Amongst some of the levity and antics in the last set of comments, a little Mormon snideness snuck in. You’ll remember we were discussing the prevaricating nature of certain Mormon General Authorities, in particular one Gene R. Cooke, who claims to have given Mick Jagger a good tongue lashing about morality and such on a commercial jet back in 1988. Most of us are pretty sure Gene has a case of Paul Dunn-itis. In other words, he’s doing some Lying for the Lord.
But, our friend Dave said (while not addressing the actual story or comments, by the way):
Good thing you guys are all so nice and uplifting. I really felt better after listening to all of you complain and tear down. Good job guys, keep it up!
Why spend so much time and energy holding a grudge, or trying to destroy. Just let it go. It’s not worth it. Just be happy and let these people be.
Let yourself be.
Of course, I immediately knew Dave was a Mormon. Duh. Don’t address the issues, just accuse people, in a roundabout way, of not “leaving the church alone.” You can say it any way you want, I’ve heard it before. So I did a little snooping. And I found Dave is a 25-year-old BYU Student. Duh.
I also found out this:
Arts/Writing: Photography, Song-writing, Writing Poetry
Hobbies: Clubbing, Cooking, Going to Parties, Listening to Music, Reading, Traveling, Watching Movies
Instrument Playing: Drums/Percussion
Languages: English, French, Italian, Other Language, Spanish
Music: Alternative, Dance/Club, Punk, Rock, Techno, Trance
Religion: Christian, Mormon
Sports: Basketball, Bodyboarding, Bowling, Camping, Football, Jet Skiing, Mountain Biking, Sailing, Scuba Diving, Skateboarding, Skiing, Snowboarding, Soccer, Surfing, Tennis, Volleyball
CLUBBING? PARTYING? Mormons do not go CLUBBING, Dave! Do your church leaders know this? Sheesh. Anyway, our eclectic friend Dave means well, I’m sure, so I wrote him this nice letter.
This is NOT the uplifting blog. Nowhere in my disclaimer (uh, do I have a disclaimer?) do I claim to be here to spiritually feed you. You have CHURCH for that. No, no, my purpose is to make you smile. Of course, it’s fairly rare that someone who is MORMON smiles when visiting my blog. At least someone who is a TRUE BELIEVING MORMON, at any rate. There are some ex-Mormons, and some Jack Mormons, and a few “Pretenders” among us, and they all smile, but no, real TBMs don’t smile here. If you are smiling here, you might want to check your temple recommend status.
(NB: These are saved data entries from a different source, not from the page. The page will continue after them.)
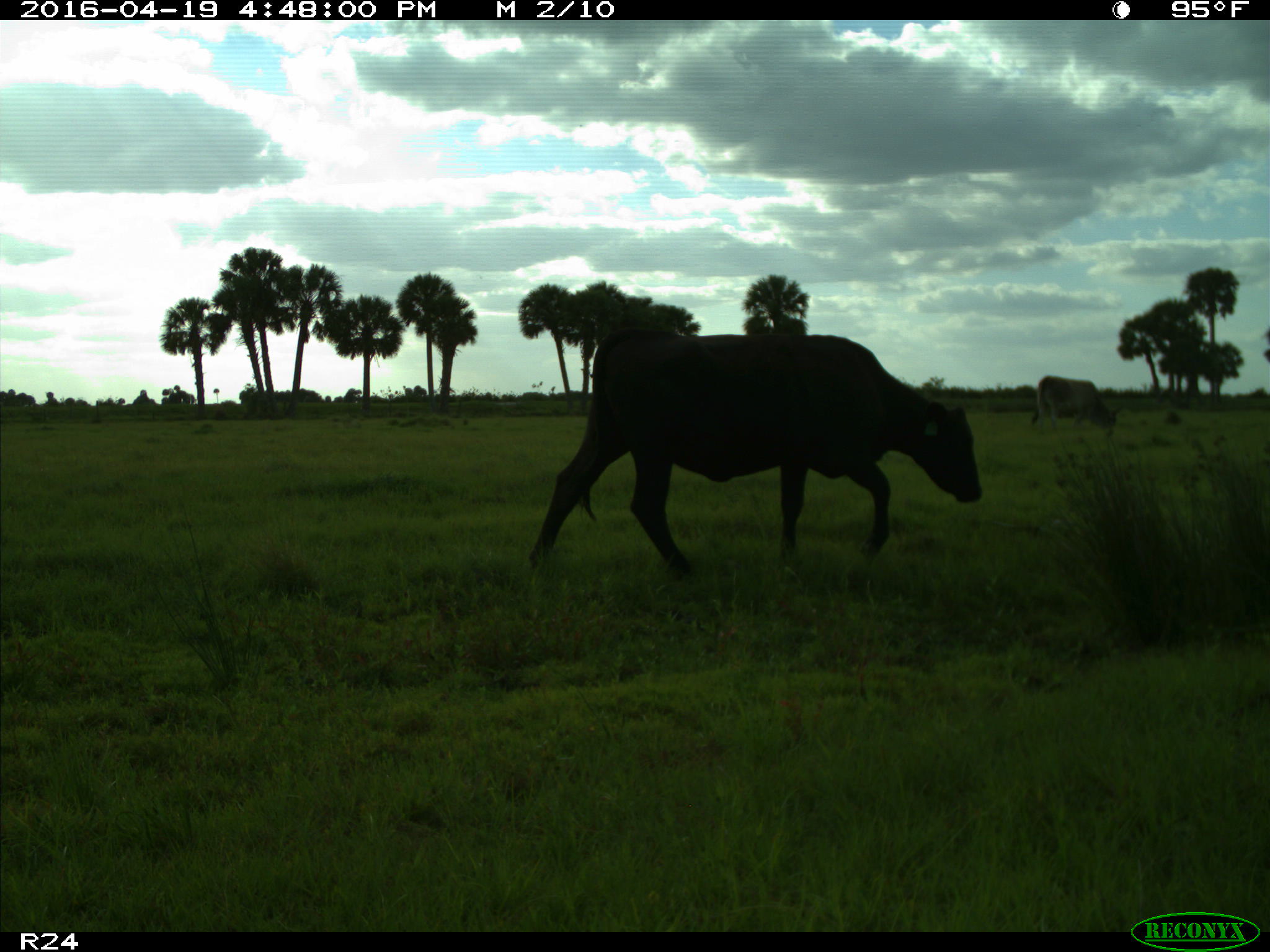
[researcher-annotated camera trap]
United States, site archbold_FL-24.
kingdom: Animalia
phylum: Chordata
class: Mammalia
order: Artiodactyla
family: Bovidae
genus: Bos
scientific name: Bos taurus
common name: domestic cow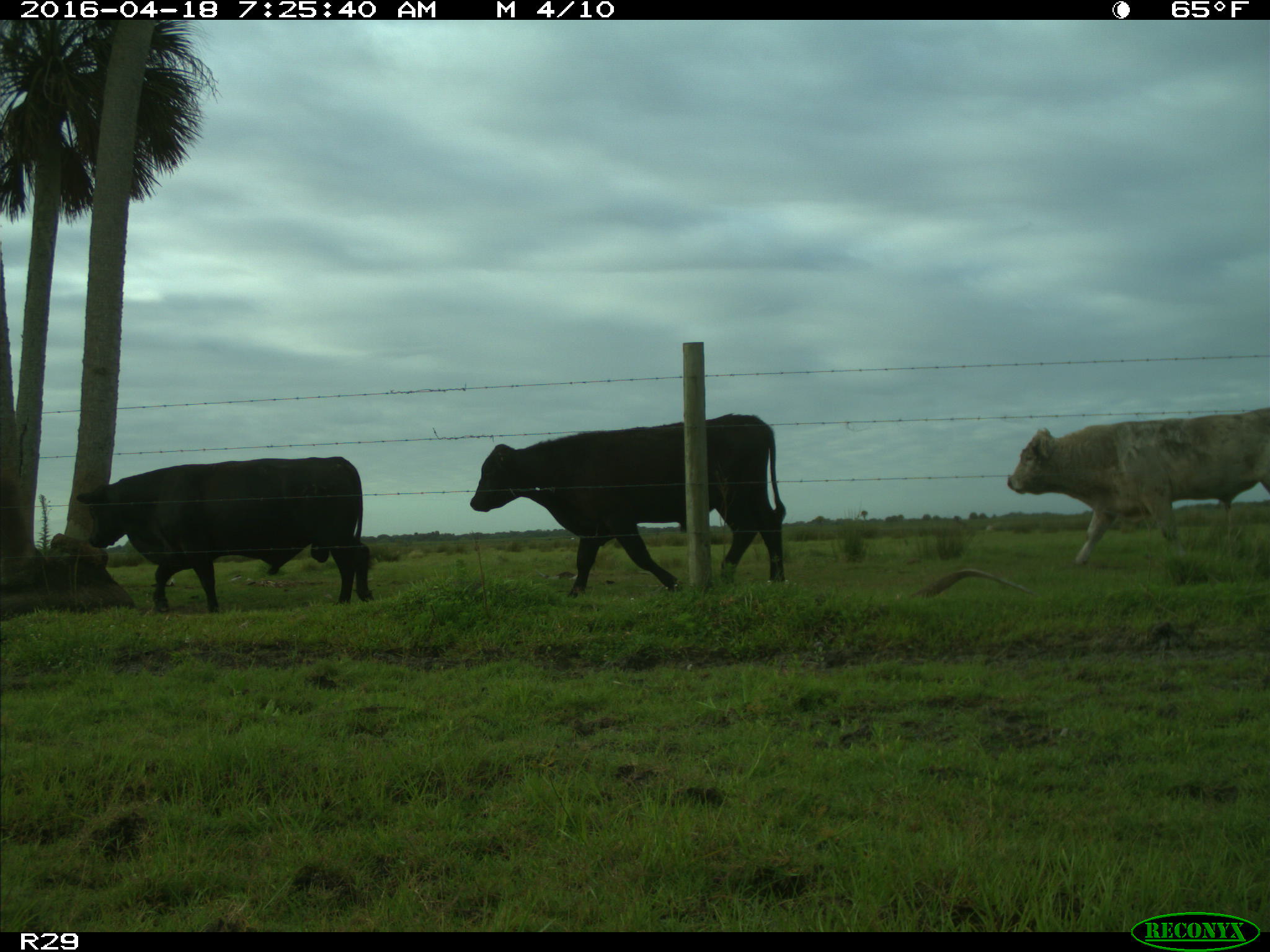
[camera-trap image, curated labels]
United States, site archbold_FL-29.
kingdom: Animalia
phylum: Chordata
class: Mammalia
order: Artiodactyla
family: Bovidae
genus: Bos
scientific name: Bos taurus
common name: domestic cow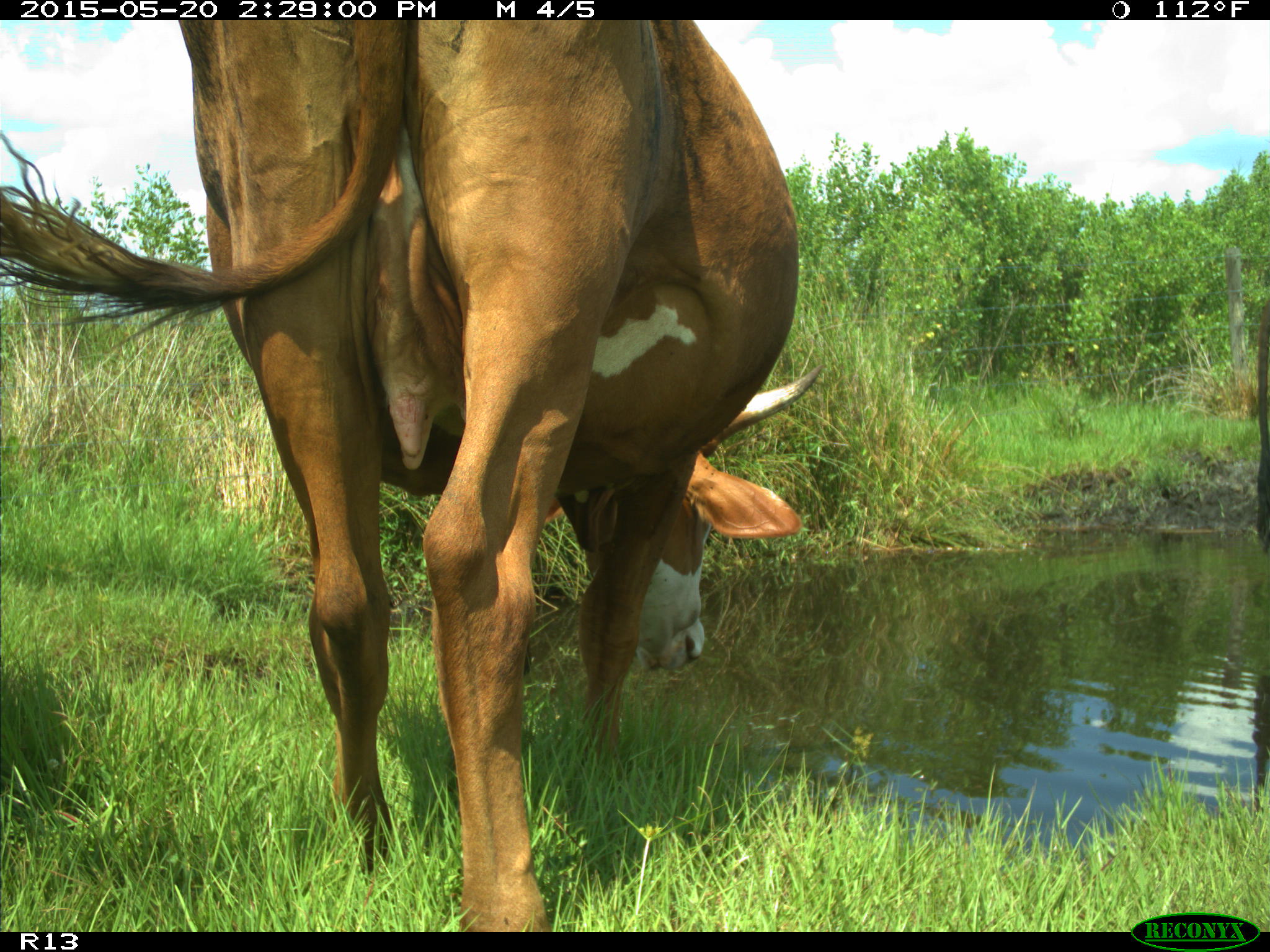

It could magically change like a Harry Potter gizmo.
That said, thanks for encouraging us. We needed that. We appreciate YOUR special spirit. We’re sorry for our grudge. What is our grudge again? Oh, never mind. I’m sure I’ll figure it out sooner or later. But you… hold to the rod, Dave. HOLD TIGHT. Don’t let go. HOLD TO THE ROD… er, uh, unless it’s someone else’s rod. In that case, I would recommend letting go. Or wait. If I remember right, there was a little bit of controversy about holding your OWN rod, too.
I’ll have you know I worked with a Rod during my time at the Salt Lake Tribune and he was ALL for being held. All the parts of him. Sorry. Got sidetracked.
Just for you, Dave, I have something very special. Yes, I found this little product. And when you are tempted to come back hear and be dragged down by the relentless negativity here, I suggest you just pull out your HOLD TO THE ROD LIP BALM and just SMEAR IT ALL OVER YOUR LIPS, and any other body part that needs some sunshine.
Here’s the product description:
Tuck a bit of love and sunshine into someone’s pocket with a unique lip balm. Quality ingredients pamper and protect, while fun and colorful packaging gets the message across. Order for family, friends, and youth groups. Put your heartfelt message on their lips again and again with Lip notes.